Ronald W. Howell (Ronald W. Howell, P.A., on brief), Robert Bobo Long, Jr. (Long, Parker, Payne & Warren, P.C., on brief), for appellants.

Thomas Ernest Booth (Department of Justice; Thomas J. Ashcraft, United States Attorney, Jerry Miller, Assistant United States Attorney, on brief), for appellee.

Before K.K. HALL and JAMES DICKSON PHILLIPS, Circuit Judges, and DENNIS R. KNAPP, Senior United States District Judge for the Southern District of West Virginia, sitting by designation.

PER CURIAM:


Maynard Don Cody and Glen Samuel Martin, Jr. challenge their criminal conspiracy conviction for false statements made in a matter within the jurisdiction of a federal agency and for violation of federal regulations governing the sale of burley tobacco. We affirm.

* To ensure compliance with federal quotas limiting the amount of burley tobacco that can be grown on any one farm, federal regulations prohibit farmers from marketing tobacco represented as grown on one's farm when it has been grown elsewhere. (Exceptions include transfer of quotas or partial quotas by sale or lease, which have their own well-defined procedures.) To ensure that all tobacco sales are properly recorded, a marketing card is issued to tobacco farmers for each farm that produces tobacco. The card indicates the maximum number of pounds of tobacco grown on the farm that can be marketed. Whenever a farmer markets tobacco, a state official records the amount of sale on the marketing card.

Roy Ammons grew burley tobacco on his North Carolina farms. Martin owned the Big Burley tobacco warehouse in Johnson City, Tennessee, and Cody worked as a tobacco hauler for Martin, transporting tobacco to the warehouse. On January 6, 1986, Ammons devised a plan to obtain money by permitting Martin to use Ammons' cards to sell tobacco not grown on Ammons' farms. Ammons called Cody, whom he knew well, to ask whether Martin, whom Ammons did not know, needed "any additional tobacco pounds." Cody replied that he would check with Martin. Two days later Cody called Ammons and told him that Martin "could use the pounds," and that Martin would pay Ammons fifty cents a pound. The following day Ammons gave four marketing cards to Cody, and told him to give them to Martin. Inside the packet of cards, Ammons inserted a small piece of paper that indicated how many pounds he was willing to sell. On January 16, Martin sold 13,823 pounds of tobacco that he identified, allegedly falsely, as having been grown on Ammons' farms. He received $20,199.08 for this sale. Several days later Cody gave Ammons a sealed envelope containing $6,911.50, which is equivalent to a payment of fifty cents per pound for the 13,823 pounds of tobacco.

Written exercise A: According to the court opinion, how much money did Martin receive for the tobacco he sold on January 16?

Exercise data:
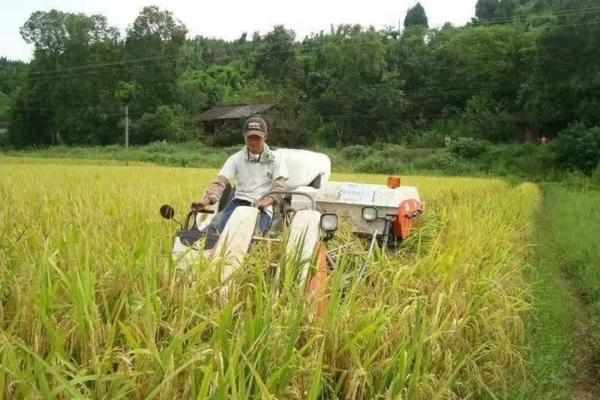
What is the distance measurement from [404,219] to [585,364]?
5.17 feet

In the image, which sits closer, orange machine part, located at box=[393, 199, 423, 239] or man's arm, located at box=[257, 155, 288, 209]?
man's arm, located at box=[257, 155, 288, 209]

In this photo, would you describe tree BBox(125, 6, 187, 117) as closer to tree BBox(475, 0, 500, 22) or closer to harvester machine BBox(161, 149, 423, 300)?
harvester machine BBox(161, 149, 423, 300)

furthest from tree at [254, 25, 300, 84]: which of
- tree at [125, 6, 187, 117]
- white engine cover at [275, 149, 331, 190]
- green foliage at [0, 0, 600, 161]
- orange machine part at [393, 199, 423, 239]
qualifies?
orange machine part at [393, 199, 423, 239]

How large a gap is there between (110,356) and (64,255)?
40.5 inches

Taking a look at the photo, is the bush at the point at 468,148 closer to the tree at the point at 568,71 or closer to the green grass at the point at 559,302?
the tree at the point at 568,71

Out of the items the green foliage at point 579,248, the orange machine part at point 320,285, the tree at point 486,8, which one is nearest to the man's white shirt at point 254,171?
the orange machine part at point 320,285

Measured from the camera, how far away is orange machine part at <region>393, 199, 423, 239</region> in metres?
4.58

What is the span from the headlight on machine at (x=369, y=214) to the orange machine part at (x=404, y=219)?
18 centimetres

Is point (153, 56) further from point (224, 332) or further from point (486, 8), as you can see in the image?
point (486, 8)

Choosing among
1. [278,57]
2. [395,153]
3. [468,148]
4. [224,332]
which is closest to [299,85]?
[278,57]

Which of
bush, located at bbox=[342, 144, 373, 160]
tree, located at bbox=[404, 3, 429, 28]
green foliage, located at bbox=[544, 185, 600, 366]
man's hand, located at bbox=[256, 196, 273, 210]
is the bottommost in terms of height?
green foliage, located at bbox=[544, 185, 600, 366]

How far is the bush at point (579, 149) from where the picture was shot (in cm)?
2511

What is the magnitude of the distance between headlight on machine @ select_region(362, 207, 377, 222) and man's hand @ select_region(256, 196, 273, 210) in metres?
0.98

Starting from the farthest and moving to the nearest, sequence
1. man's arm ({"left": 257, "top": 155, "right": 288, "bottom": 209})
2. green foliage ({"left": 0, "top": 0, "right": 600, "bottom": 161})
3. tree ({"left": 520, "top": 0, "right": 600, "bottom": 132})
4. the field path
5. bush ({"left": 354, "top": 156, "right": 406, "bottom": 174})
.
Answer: green foliage ({"left": 0, "top": 0, "right": 600, "bottom": 161}) < bush ({"left": 354, "top": 156, "right": 406, "bottom": 174}) < tree ({"left": 520, "top": 0, "right": 600, "bottom": 132}) < man's arm ({"left": 257, "top": 155, "right": 288, "bottom": 209}) < the field path
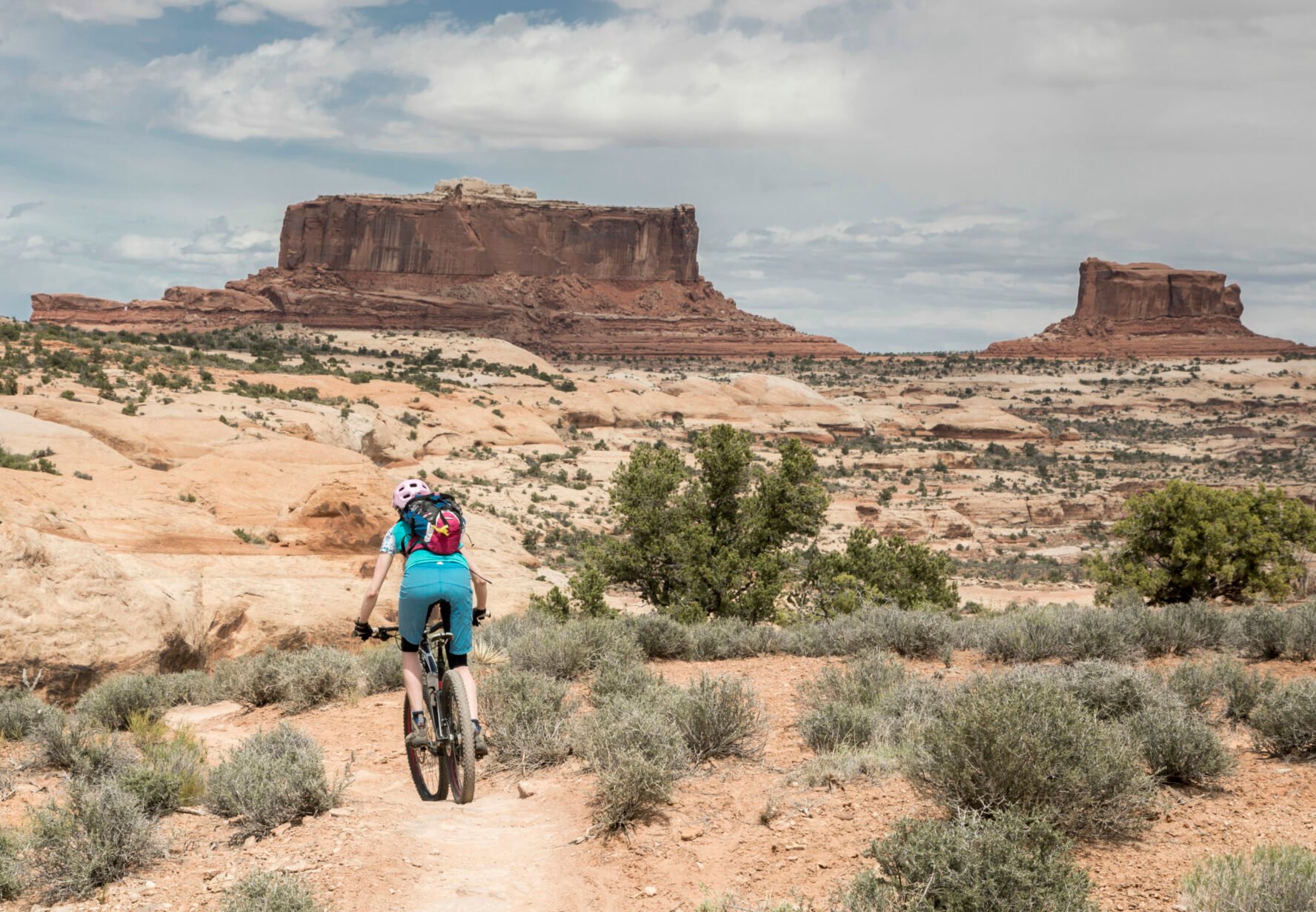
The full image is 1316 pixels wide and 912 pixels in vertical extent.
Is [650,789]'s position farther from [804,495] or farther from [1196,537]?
[1196,537]

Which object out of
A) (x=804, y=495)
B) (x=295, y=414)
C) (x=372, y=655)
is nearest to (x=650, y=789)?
(x=372, y=655)

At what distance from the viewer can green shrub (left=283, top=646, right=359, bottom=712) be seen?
936 cm

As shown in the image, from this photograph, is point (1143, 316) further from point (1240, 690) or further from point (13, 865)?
point (13, 865)

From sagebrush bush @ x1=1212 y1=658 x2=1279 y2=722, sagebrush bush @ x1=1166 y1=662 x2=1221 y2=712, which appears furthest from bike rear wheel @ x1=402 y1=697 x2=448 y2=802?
sagebrush bush @ x1=1212 y1=658 x2=1279 y2=722

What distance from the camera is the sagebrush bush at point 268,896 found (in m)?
4.50

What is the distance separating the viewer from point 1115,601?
13.4 metres

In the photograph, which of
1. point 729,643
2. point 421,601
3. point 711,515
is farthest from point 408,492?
point 711,515

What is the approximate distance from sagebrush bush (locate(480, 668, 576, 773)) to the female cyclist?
1.01 meters

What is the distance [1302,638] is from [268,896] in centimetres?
925

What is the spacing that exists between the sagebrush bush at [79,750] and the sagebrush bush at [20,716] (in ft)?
1.11

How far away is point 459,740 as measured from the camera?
19.9 feet

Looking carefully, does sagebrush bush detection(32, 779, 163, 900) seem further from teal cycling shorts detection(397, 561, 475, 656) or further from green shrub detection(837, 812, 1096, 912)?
green shrub detection(837, 812, 1096, 912)

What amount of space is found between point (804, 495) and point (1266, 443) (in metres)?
67.5

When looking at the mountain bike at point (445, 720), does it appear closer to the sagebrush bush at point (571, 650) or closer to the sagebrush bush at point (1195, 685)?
the sagebrush bush at point (571, 650)
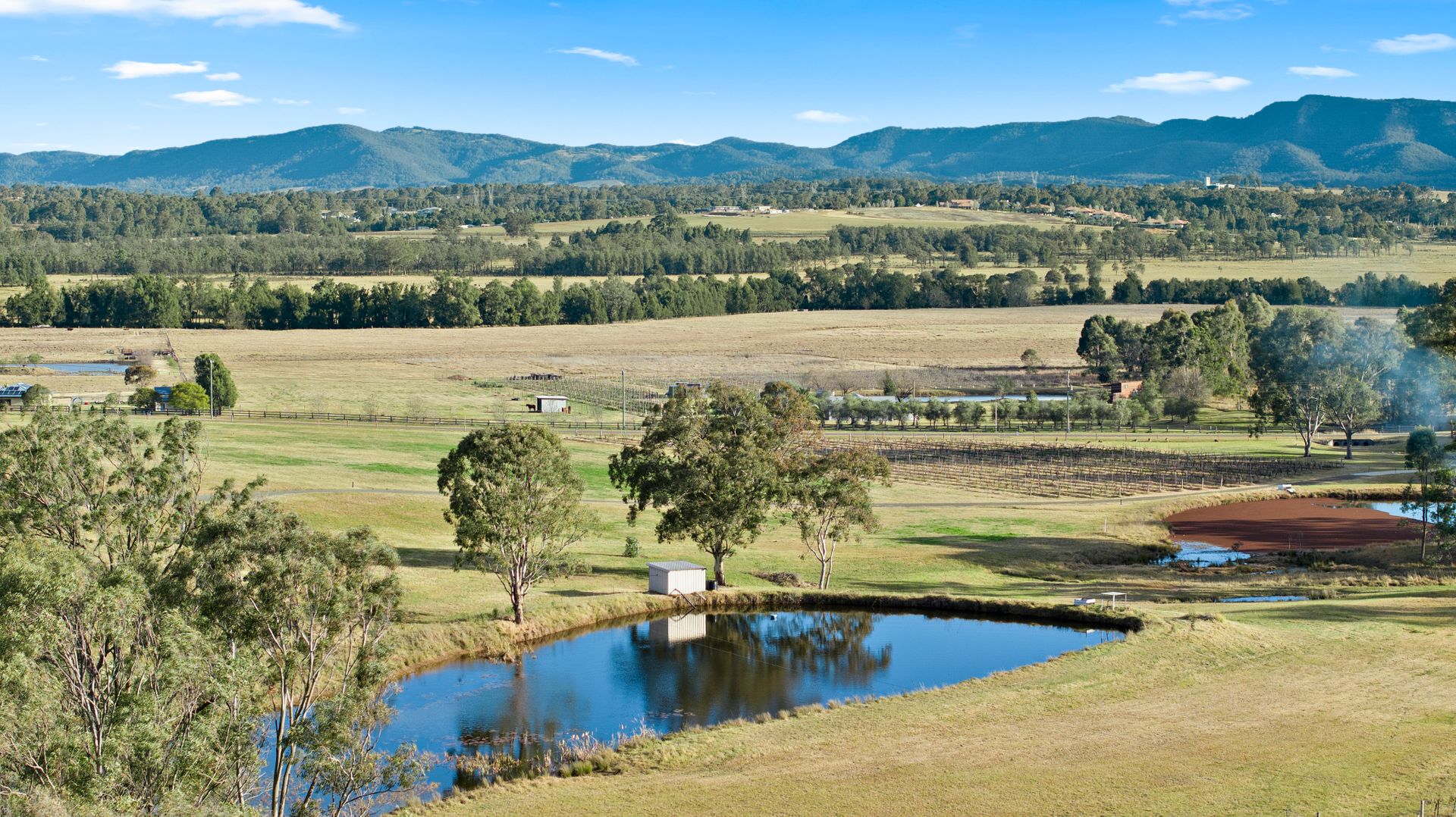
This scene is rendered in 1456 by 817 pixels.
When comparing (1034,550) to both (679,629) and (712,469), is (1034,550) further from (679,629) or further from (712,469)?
(679,629)

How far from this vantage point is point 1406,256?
191375 mm

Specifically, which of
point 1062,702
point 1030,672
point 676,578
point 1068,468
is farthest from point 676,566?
point 1068,468

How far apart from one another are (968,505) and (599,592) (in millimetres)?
27299

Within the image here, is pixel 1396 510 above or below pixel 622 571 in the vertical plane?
below

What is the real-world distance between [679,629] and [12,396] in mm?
72186

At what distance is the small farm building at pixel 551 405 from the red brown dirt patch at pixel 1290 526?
53.1 metres

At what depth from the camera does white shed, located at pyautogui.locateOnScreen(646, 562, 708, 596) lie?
165 feet

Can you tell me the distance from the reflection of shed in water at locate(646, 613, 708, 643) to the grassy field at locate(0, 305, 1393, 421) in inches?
2210

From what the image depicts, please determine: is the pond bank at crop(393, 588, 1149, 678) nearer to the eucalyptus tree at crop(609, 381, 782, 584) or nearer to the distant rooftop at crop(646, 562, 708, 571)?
the distant rooftop at crop(646, 562, 708, 571)

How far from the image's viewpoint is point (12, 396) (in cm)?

Written exercise B: Copy out the records word for word, starting at the line that contains "At what distance is" and continuing through the final line of the records, with both of those lines included.

Task response A: $20,199.08

Task response B:
At what distance is the small farm building at pixel 551 405 from the red brown dirt patch at pixel 1290 526?
53.1 metres

At what depth from the camera does white shed, located at pyautogui.locateOnScreen(646, 562, 708, 596) lie?
165 feet

Can you tell me the distance from the reflection of shed in water at locate(646, 613, 708, 643) to the grassy field at locate(0, 305, 1393, 421) in inches?
2210

From what the image depicts, please determine: is the pond bank at crop(393, 588, 1149, 678) nearer to the eucalyptus tree at crop(609, 381, 782, 584) or nearer to the distant rooftop at crop(646, 562, 708, 571)?
the distant rooftop at crop(646, 562, 708, 571)

How far from the image's viewpoint is point (12, 396) (in cm)?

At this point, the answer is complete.